9. An industrial site risk early warning device, characterized in that, The device includes: The area recognition module is used to acquire images of the work site and identify at least one human body part area and / or at least one hazardous tool area in the images of the work site. The overlap measurement module is used to calculate the spatial overlap metric between each human body part region and each dangerous tool region based on the relative positional relationship between the human body part region and the dangerous tool region. The spatial overlap metric is defined as the ratio of the area of the intersection region of the human body part region and the dangerous tool region to the area of the human body part region.
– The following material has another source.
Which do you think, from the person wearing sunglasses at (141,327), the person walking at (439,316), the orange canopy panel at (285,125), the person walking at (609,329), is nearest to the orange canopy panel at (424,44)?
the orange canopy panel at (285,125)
The risk warning module is used to determine a risk quantification value from multiple spatial overlap measurement values, and match the risk quantification value with a preset set of safety threshold parameters to generate warning signals of different levels based on the matching results.
10. An industrial site risk early warning device, characterized in that, include: Memory, used to store computer programs; A processor for executing a computer program stored in the memory to cause the apparatus to perform the method as described in any one of claims 1 to 8.
11. A computer-readable storage medium, characterized in that, It stores instructions that, when executed by a processor, cause the processor to implement the method as described in any one of claims 1 to 8.
12. A computer program product, characterized in that, The computer program product includes computer program code that, when run on a computer, causes the computer to perform the method as described in any one of claims 1 to 8.
13. A chip, characterized in that, The chip includes circuitry for performing the method as described in any one of claims 1 to 8.